Serving Clovis, Portales and the Surrounding Communities

Christmas program haunting

It’s Christmas and the music’s just got to get out. And get out it did, as those sitting near me at Andy Mason’s Christmas Concert will attest.

Those around me probably wished I had been singing a solo (so low they couldn’t hear me) but I’m sure my reindeer antlers with the flashing red lights were a big hit.

Andy came up with another great idea — he’s full of great ideas and even wrote a song about Portales — this particular idea was to do a concert that imparted the history of our favorite Christmas songs on the concert-goers.

The musical part of the evening was a sing-along and when he got to “Up On the Housetop” he thought he would stump many in the room with what Santa left in the kids’ stockings in the song. What he didn’t count on was that my cousin Mike Terry (sitting right behind me) and I were both veterans of Mrs. Brasell’s annual Christmas productions at L.L. Brown Elementary School.
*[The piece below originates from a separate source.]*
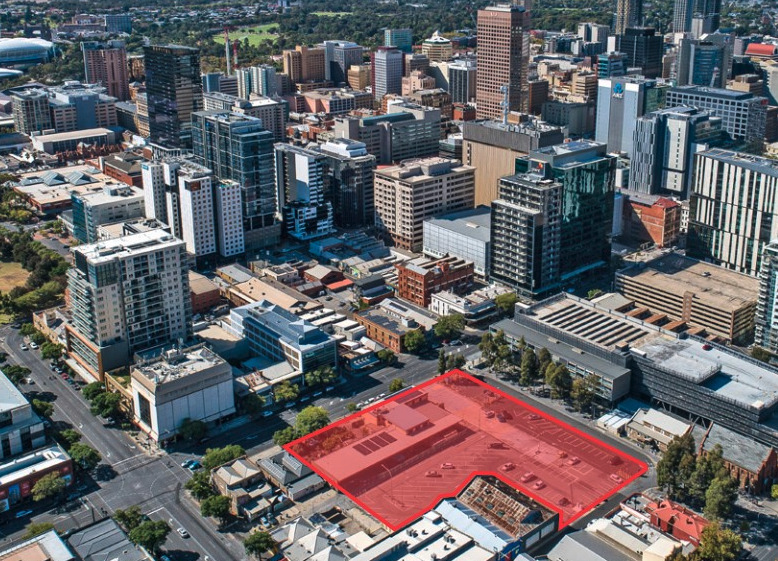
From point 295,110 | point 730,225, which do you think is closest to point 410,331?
point 730,225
Mike and I knew in a twinkling that Little Nell was getting a dolly that laughs and cries and Will was going to be pleased with a hammer and lots of tacks, a whistle and a ball and a whip that cracks. It was all because Mrs. Brasell took her job as music teacher serious and therefore we took learning all the words to the songs in the Christmas program serious.

Singing in the chorus on those programs was not bad but the ghost from Christmas past that still haunts me is doing a specialty number of “All I Want For Christmas Is My Two Front Teeth” with six or eight of my classmates. We put on great big bow ties and blacked our two front teeth with a black crayon. Each time we came to the “two front teeth” lyric we bent forward and pointed to our blacked out teeth.

Somewhere out there, probably in my mother’s picture stash, is a Bill Wahlman black and white of me in that bow tie.

The lyrics included “It seems so long since I could say ‘Sister Susie sitting on a thistle.’” At one spot in the song we all faked not being able to whistle. What a crock, I could whistle like a bird!

Talk about childhood trauma!

I knew all but a couple of the songs Andy played. I’m even pretty good at “Feliz Navidad” and if he’d asked for it I could have followed along pretty well on “Cascabels” (Jingle Bells in Spanish). A Rotary Club I belonged to in Colorado always threw the Head Start families a Christmas party and we sang “Jingle Bells” and “Silent Night” in Spanish.

Fortunately Andy didn’t call on me to lead “Cascabels” or put on my bow tie and black out my teeth for “All I Want For Christmas Is My Two Front Teeth.”

Fortunately these days I do still have my “Two Front Teeth” so I can in fact, without a lisp, “Wish you a Merry Christmas.”